Assimetrias na tradução

A tradução como espaço de sagração do literário — o duplo com o qual o original se identifica e compete
Pascale Casanova, autora de República das letras
15/01/2016

Pascale Casanova reserva espaço qualificado para a tradução em sua A República das Letras. Talvez não seja óbvio esse espaço, para muitos. Mas ali está a tradução, como instrumento de literarização. A tradução como espaço de sagração do literário — o duplo com o qual o original se identifica e compete. O selo de garantia que se lhe apõe: “foi até traduzido”, “foi traduzido em tantas línguas” (segue a lista de idiomas, por ordem de importância econômico-cultural, para fins mercadológicos e como forma de significar o prestígio alcançado).

** Dados fornecidos **

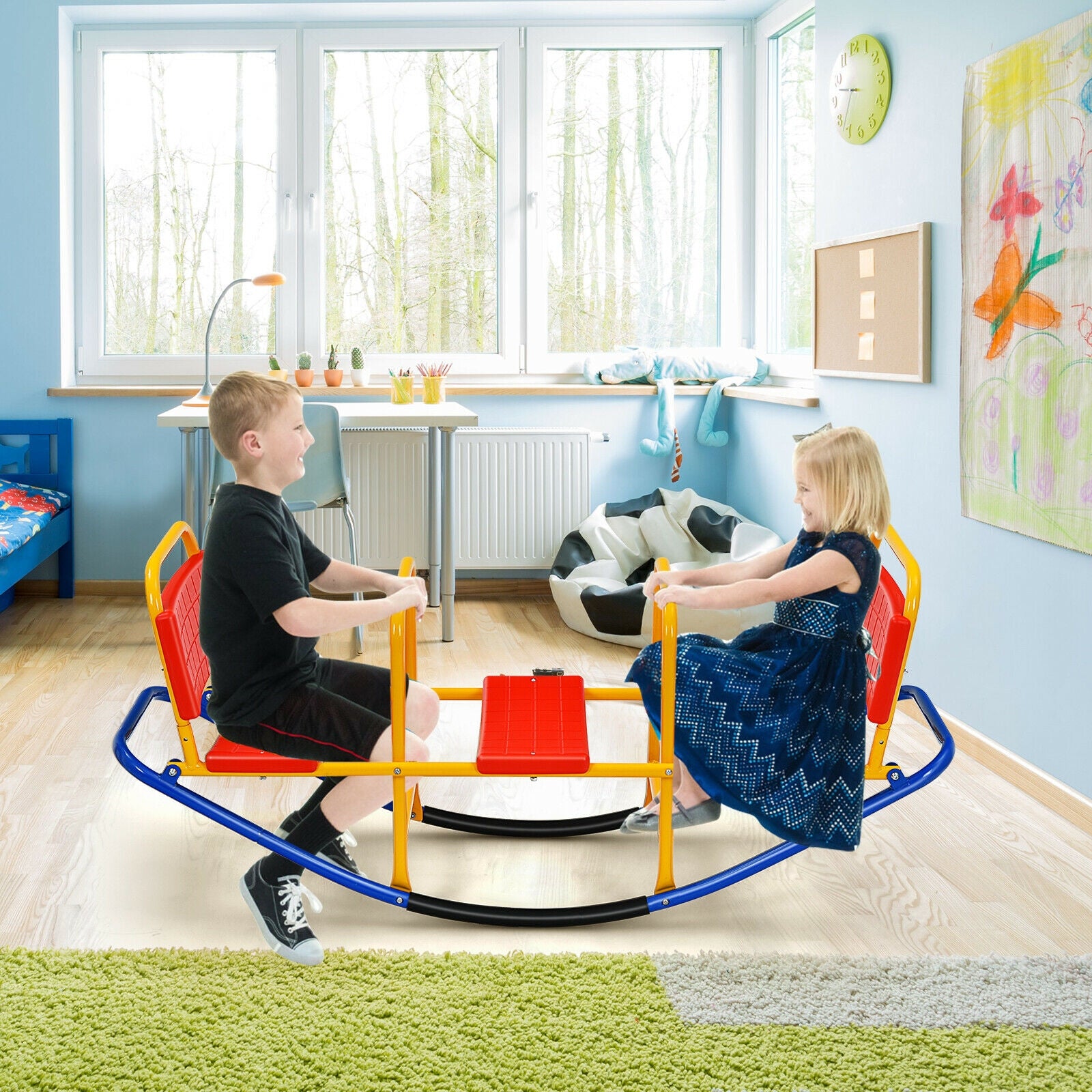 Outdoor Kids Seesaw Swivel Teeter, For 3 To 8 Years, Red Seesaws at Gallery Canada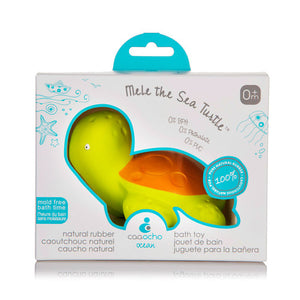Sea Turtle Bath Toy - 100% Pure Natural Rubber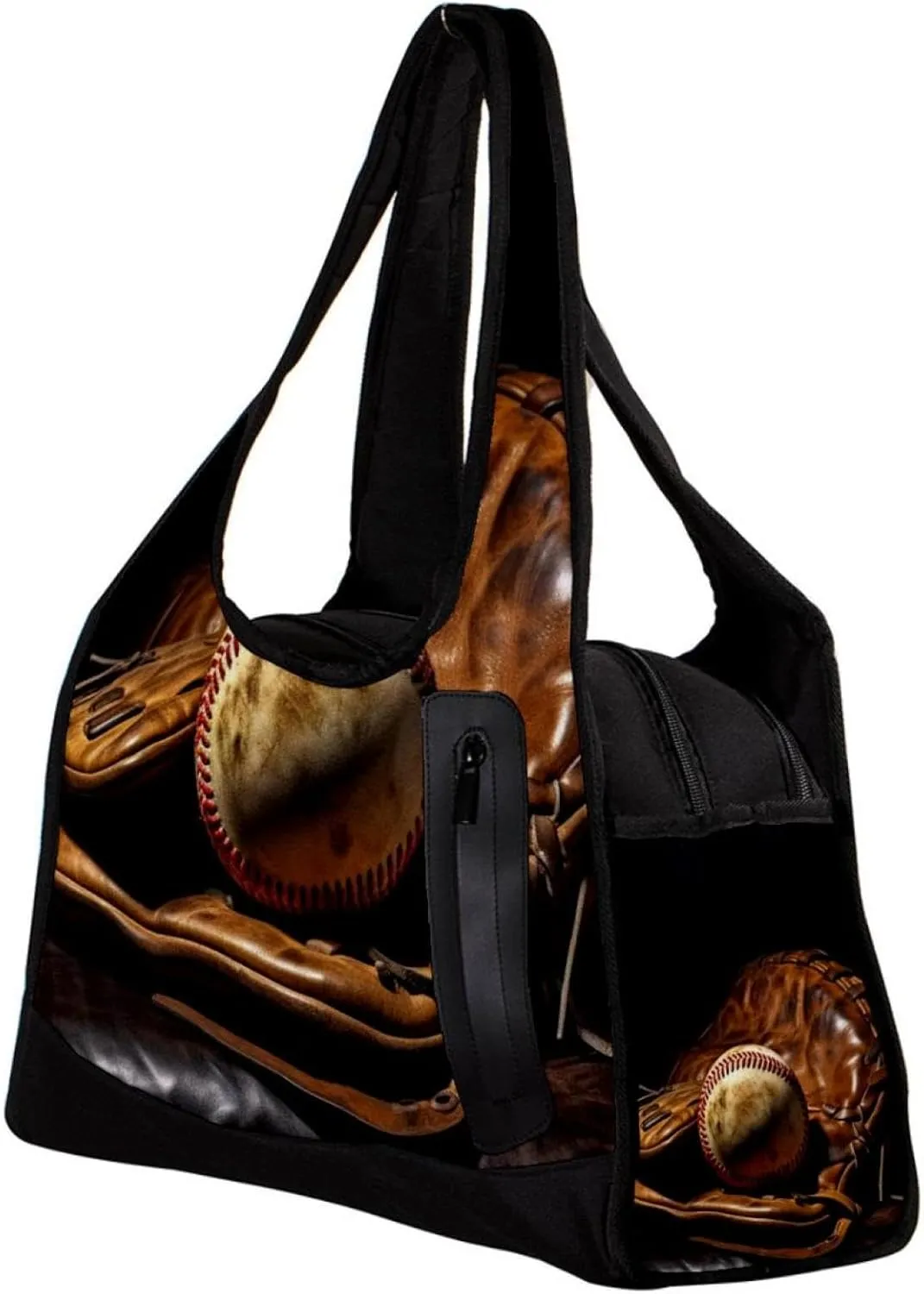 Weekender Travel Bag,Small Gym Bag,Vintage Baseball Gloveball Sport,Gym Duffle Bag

** Tarefa proposta **
Transcreva fielmente, do trecho sobre tradução acima, a parte que se inicia nas palavras “Pascale Casanova reserva” e vai até “o prestígio alcançado).”.

** Resposta do exercício **
Pascale Casanova reserva espaço qualificado para a tradução em sua A República das Letras. Talvez não seja óbvio esse espaço, para muitos. Mas ali está a tradução, como instrumento de literarização. A tradução como espaço de sagração do literário — o duplo com o qual o original se identifica e compete. O selo de garantia que se lhe apõe: “foi até traduzido”, “foi traduzido em tantas línguas” (segue a lista de idiomas, por ordem de importância econômico-cultural, para fins mercadológicos e como forma de significar o prestígio alcançado).